Unlike conventional crude oil, which occurs as a liquid within the pore spaces of solid rock, oil sands are a mixture of semi-solid oil, sand, clay, and water. The viscous crude, called bitumen, can’t just be pumped like an oil well; extraction methods use more energy and more water and are much more costly than conventional oil drilling. For deposits near the land surface, the sand-plus-oil mixture is strip-mined, then processed with hot water and solvents to release the bitumen. For deeper deposits, the “in-situ” process too is complex: Steam must be injected underground to allow the bitumen to flow into extraction wells. National Geographic, citing a litany of environmental problems left to be addressed, has called oil sands the “
world’s most destructive oil operation.”
Mining bitumen strips away forest cover and topsoil, leaving acre upon acre of barren, black ground. The post-processing tailings are piped into vast ponds, which contain an “
acutely toxic” mixture of water, sand, hydrocarbons, ammonia, acids, and heavy metals.
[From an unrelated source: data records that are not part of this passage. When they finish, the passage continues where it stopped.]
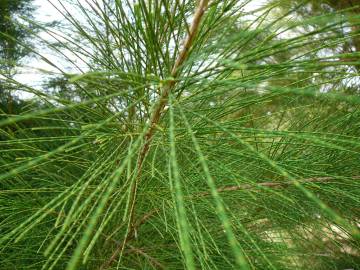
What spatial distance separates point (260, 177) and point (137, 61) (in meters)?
0.58

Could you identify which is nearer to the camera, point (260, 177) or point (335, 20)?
point (335, 20)

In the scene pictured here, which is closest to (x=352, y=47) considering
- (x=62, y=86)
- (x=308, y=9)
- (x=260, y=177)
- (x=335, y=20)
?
(x=308, y=9)

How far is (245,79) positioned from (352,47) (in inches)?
87.6

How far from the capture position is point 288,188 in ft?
3.44

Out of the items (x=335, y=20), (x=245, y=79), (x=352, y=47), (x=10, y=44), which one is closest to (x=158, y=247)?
(x=245, y=79)

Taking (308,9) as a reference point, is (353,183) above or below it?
below

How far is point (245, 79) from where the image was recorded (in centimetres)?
68

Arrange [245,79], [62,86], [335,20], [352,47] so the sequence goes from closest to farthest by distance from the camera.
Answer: [335,20], [245,79], [62,86], [352,47]

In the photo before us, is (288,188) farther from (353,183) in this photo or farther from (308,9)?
(308,9)

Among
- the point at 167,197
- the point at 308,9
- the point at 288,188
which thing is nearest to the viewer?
the point at 167,197

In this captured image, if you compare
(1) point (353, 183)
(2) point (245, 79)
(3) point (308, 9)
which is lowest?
(1) point (353, 183)

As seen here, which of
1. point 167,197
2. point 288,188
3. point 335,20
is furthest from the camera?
point 288,188

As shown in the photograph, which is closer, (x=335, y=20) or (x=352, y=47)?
(x=335, y=20)

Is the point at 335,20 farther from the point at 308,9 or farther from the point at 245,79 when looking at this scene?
the point at 308,9
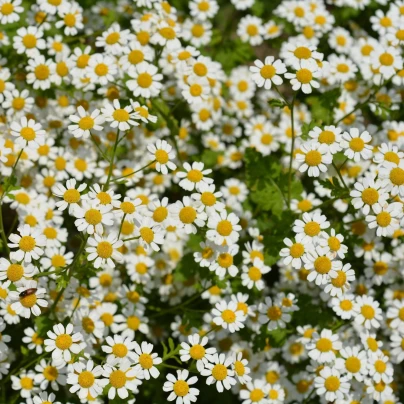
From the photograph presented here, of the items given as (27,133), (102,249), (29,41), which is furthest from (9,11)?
(102,249)

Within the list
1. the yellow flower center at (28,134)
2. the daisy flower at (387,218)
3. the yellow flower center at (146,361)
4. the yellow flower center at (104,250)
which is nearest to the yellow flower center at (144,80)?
the yellow flower center at (28,134)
The total volume of wastewater currently exceeds
4 billion gallons and counting, with
1.5 gallons of tailings waste produced for each gallon of bitumen.
Scientific studies have detected toxins in the aquatic environment downstream from oil sands production, and a 2017 analysis estimated that cleanup costs
will exceed the value of oil sands royalties collected by the province of Alberta.